Your objective
Below is a block of data; give all of it again word for word.
==== Material shown ====
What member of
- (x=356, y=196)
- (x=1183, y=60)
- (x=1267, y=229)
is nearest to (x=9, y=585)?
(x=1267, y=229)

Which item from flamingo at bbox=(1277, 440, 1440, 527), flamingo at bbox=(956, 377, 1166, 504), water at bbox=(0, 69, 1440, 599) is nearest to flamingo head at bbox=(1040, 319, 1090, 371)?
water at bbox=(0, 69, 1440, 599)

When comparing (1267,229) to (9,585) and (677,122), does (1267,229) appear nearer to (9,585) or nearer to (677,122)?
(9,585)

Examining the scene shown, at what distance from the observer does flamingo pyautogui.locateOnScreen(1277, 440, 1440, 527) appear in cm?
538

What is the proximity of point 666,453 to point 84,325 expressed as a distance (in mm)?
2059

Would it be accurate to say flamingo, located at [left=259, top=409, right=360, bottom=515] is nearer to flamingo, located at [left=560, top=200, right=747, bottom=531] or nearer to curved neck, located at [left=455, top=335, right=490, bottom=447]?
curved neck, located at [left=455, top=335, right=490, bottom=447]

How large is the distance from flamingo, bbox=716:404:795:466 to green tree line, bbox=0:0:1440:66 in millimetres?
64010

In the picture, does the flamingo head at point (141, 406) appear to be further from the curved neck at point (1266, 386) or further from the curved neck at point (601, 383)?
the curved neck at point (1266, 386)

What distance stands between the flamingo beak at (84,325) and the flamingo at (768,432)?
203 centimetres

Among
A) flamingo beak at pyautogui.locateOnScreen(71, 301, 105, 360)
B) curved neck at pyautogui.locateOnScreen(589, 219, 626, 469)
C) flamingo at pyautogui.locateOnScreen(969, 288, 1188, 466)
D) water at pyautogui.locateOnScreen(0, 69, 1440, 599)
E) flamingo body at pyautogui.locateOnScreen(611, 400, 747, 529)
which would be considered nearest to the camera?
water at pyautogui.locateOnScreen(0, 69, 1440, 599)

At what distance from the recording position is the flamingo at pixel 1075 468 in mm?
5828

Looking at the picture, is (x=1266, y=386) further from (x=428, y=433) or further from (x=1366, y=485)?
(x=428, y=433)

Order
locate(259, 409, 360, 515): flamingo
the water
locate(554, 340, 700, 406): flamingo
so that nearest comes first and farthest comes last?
====
Output below
What member of
- (x=356, y=196)
- (x=1183, y=60)
- (x=1267, y=229)
is nearest to (x=9, y=585)?
(x=1267, y=229)

Which item from flamingo at bbox=(1277, 440, 1440, 527), flamingo at bbox=(956, 377, 1166, 504), water at bbox=(0, 69, 1440, 599) is nearest to flamingo head at bbox=(1040, 319, 1090, 371)?
water at bbox=(0, 69, 1440, 599)

When comparing (1267,229) to (9,585) and (677,122), does (1267,229) appear nearer to (9,585) or nearer to (677,122)?
(9,585)

Examining the scene shown, at what distance from the observer does flamingo pyautogui.locateOnScreen(1277, 440, 1440, 527) appear in cm?
538

What is the proximity of point 666,453 to point 84,325 expressed as a distance (in mm)?
2059

Would it be accurate to say flamingo, located at [left=259, top=409, right=360, bottom=515] is nearer to flamingo, located at [left=560, top=200, right=747, bottom=531] or nearer to curved neck, located at [left=455, top=335, right=490, bottom=447]?
curved neck, located at [left=455, top=335, right=490, bottom=447]

How large is the distance from flamingo, bbox=716:404:795:466 to green tree line, bbox=0:0:1440:66 in millimetres?
64010

In the picture, does the flamingo head at point (141, 406) appear to be further from the curved neck at point (1266, 386) or further from the curved neck at point (601, 383)?
the curved neck at point (1266, 386)

What distance stands between the flamingo beak at (84,325) and the flamingo at (768,432)?
203 centimetres

Among
A) flamingo beak at pyautogui.locateOnScreen(71, 301, 105, 360)
B) curved neck at pyautogui.locateOnScreen(589, 219, 626, 469)
C) flamingo at pyautogui.locateOnScreen(969, 288, 1188, 466)
D) water at pyautogui.locateOnScreen(0, 69, 1440, 599)
E) flamingo body at pyautogui.locateOnScreen(611, 400, 747, 529)
which would be considered nearest to the camera?
water at pyautogui.locateOnScreen(0, 69, 1440, 599)

At what distance from the recording position is the flamingo at pixel 1075 468 in mm?
5828

Looking at the picture, is (x=1266, y=386) further from (x=428, y=433) or further from (x=1366, y=485)?
(x=428, y=433)

Order
locate(259, 409, 360, 515): flamingo
the water
locate(554, 340, 700, 406): flamingo
so that nearest comes first and farthest comes last?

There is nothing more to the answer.